It is theoretically possible to minimise the number of transistors, but this increases the amount of internal cell connections beyond the limits of the vsclib cell height.
The 3-XOR timing in the cell used by BOOG is set to 1500ps in order to discourage the cell use except where a real advantage is seen. This is 3X the Prop delay of regular non-inverting gates. Despite this, eight of these gates are chosen, none of them being in the critical path. Three of these drive non-critical outputs and are replaced by an x2 drive strength equivalent netlist by a script, leaving five xor3v0x05 cells.
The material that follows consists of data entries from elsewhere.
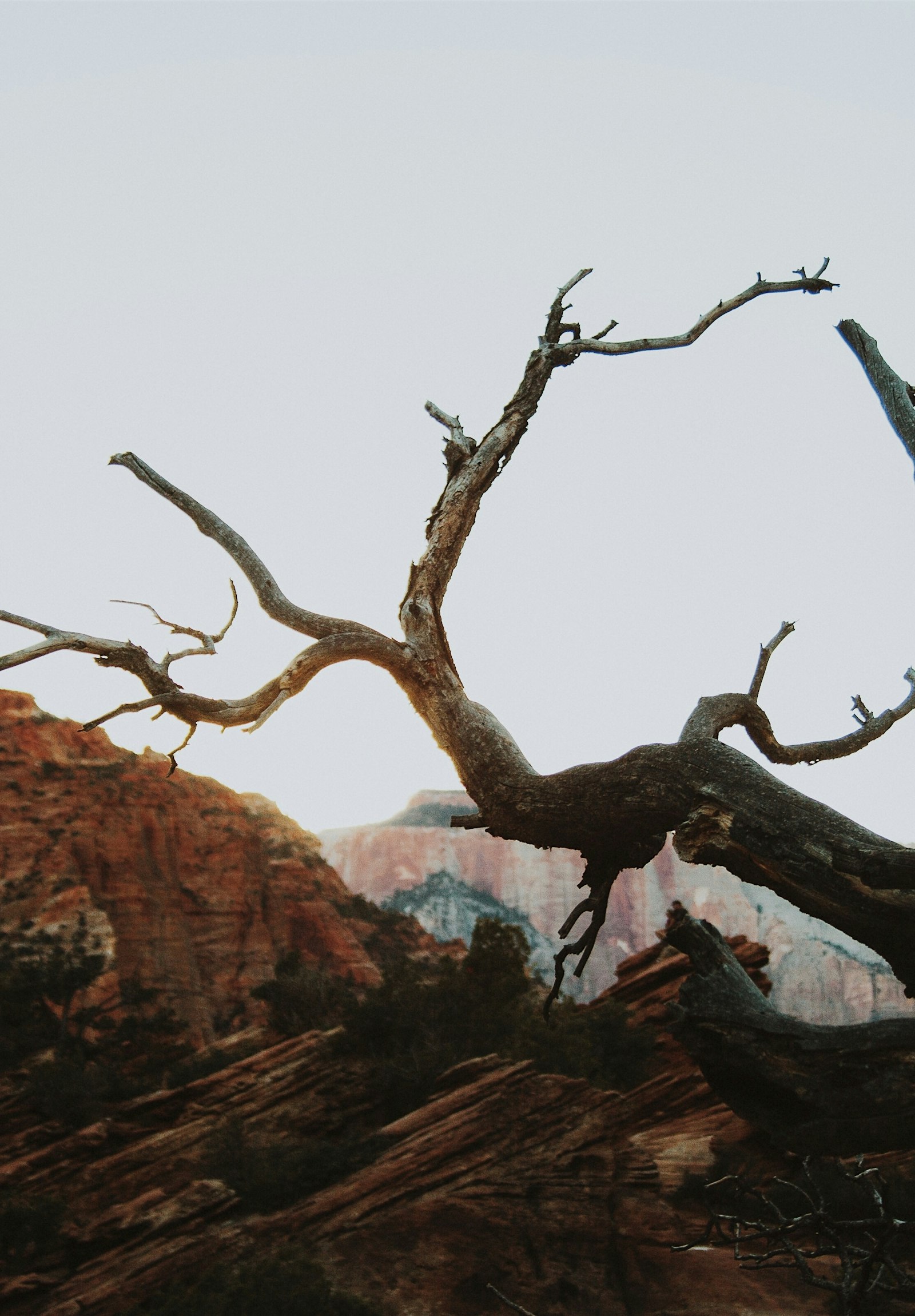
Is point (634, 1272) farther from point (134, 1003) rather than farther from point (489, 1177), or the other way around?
point (134, 1003)

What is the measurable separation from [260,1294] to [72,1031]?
632 inches

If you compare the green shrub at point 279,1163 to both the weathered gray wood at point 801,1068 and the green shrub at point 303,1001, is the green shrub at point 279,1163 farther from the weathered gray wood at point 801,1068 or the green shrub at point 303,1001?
the weathered gray wood at point 801,1068

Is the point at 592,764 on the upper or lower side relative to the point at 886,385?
lower

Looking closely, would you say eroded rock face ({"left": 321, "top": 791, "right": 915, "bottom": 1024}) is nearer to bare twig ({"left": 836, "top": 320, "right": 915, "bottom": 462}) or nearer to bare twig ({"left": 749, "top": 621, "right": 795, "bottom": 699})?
bare twig ({"left": 749, "top": 621, "right": 795, "bottom": 699})

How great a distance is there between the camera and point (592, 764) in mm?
3574

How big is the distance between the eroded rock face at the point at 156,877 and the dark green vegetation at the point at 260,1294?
61.7ft

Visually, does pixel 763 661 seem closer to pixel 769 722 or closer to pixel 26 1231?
pixel 769 722

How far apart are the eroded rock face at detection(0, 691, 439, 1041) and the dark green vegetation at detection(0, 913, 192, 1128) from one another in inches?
64.0

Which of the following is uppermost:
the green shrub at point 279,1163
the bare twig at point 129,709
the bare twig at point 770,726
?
the bare twig at point 129,709

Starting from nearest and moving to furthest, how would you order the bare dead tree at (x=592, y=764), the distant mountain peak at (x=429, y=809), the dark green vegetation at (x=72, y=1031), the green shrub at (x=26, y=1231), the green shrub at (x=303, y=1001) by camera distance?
the bare dead tree at (x=592, y=764) → the green shrub at (x=26, y=1231) → the dark green vegetation at (x=72, y=1031) → the green shrub at (x=303, y=1001) → the distant mountain peak at (x=429, y=809)

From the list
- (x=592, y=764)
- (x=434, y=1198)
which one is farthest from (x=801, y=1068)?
(x=434, y=1198)

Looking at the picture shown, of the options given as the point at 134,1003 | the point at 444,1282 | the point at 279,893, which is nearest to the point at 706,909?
the point at 279,893

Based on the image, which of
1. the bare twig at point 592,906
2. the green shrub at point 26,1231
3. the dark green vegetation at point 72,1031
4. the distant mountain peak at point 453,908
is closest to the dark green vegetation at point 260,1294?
the green shrub at point 26,1231

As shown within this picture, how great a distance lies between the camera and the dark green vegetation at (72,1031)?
1673cm
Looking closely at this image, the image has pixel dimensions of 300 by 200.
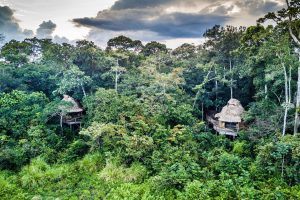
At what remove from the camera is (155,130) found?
18.8 meters

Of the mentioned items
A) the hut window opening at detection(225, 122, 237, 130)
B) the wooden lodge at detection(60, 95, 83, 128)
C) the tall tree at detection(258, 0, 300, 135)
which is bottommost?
the hut window opening at detection(225, 122, 237, 130)

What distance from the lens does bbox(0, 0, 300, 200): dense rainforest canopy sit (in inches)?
571

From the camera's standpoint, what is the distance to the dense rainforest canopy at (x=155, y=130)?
1452 cm

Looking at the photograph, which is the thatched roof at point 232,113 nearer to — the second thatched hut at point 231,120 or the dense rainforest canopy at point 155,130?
the second thatched hut at point 231,120

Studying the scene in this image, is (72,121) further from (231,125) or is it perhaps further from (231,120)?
(231,125)

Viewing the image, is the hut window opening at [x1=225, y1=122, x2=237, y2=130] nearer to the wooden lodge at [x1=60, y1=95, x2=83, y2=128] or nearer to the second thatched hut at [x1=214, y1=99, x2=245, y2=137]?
the second thatched hut at [x1=214, y1=99, x2=245, y2=137]

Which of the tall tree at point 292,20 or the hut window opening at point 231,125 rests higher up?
the tall tree at point 292,20

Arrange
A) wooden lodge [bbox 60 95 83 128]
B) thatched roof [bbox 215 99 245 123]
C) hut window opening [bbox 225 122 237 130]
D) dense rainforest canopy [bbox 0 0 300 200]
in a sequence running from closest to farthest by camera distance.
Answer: dense rainforest canopy [bbox 0 0 300 200] → thatched roof [bbox 215 99 245 123] → hut window opening [bbox 225 122 237 130] → wooden lodge [bbox 60 95 83 128]

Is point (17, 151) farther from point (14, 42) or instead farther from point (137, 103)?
point (14, 42)

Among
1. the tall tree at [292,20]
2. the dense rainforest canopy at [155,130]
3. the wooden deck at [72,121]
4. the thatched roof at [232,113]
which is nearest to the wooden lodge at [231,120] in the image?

Circuit speed is slightly slower because the inputs of some of the xor3v0x05 gates load the critical path and have a higher pin capacitance than the equivalent 2-input XOR gates.
Area is more because a 3-XOR gate is bigger than two separate 2-XOR gates. The cell count has increased because there are fewer xooi21 and xoon21 cells, replaced by separate 2-NOR and 2-XOR or 2-XNOR combinations.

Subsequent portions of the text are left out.